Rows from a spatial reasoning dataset
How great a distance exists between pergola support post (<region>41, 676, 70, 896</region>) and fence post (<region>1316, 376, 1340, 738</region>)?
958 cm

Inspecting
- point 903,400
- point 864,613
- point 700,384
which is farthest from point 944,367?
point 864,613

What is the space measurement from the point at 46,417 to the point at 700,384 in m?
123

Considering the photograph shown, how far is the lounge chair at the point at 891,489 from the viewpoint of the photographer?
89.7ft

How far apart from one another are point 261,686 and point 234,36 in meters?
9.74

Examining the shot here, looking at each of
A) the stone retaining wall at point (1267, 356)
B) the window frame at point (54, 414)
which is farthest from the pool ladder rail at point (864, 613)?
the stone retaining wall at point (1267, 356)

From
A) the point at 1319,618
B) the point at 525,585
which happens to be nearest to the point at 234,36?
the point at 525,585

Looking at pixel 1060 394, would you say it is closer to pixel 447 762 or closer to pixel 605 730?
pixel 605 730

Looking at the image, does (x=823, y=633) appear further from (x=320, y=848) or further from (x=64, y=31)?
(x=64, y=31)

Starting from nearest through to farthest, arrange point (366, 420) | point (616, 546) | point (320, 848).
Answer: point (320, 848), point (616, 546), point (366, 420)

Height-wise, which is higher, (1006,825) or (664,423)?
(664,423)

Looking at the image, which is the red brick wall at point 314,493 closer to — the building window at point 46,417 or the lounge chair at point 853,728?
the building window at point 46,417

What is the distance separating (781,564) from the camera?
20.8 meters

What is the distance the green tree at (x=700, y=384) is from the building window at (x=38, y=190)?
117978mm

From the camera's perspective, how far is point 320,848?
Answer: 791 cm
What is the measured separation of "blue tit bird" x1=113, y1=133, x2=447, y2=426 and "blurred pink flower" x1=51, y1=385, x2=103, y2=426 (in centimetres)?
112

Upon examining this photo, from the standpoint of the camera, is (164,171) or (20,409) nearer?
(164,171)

#### What you have to do
Give the lines from the one containing "Height-wise, which is" through the end of the entries again, exactly as written and with no other lines.

#### Completed exercise
Height-wise, which is higher, (1006,825) or (664,423)?
(664,423)

Looking at the image, which is the red brick wall at point 314,493 closer to — the building window at point 46,417 or the lounge chair at point 853,728?
the building window at point 46,417

What is the distance separating (781,564) from the camera?
20.8 meters

What is the distance the green tree at (x=700, y=384) is from the building window at (x=38, y=190)?
117978mm

From the camera's perspective, how far is point 320,848?
Answer: 791 cm
What is the measured separation of "blue tit bird" x1=113, y1=133, x2=447, y2=426 and "blurred pink flower" x1=51, y1=385, x2=103, y2=426 (in centimetres)?
112

Upon examining this photo, from the standpoint of the camera, is (164,171) or (20,409) nearer?
(164,171)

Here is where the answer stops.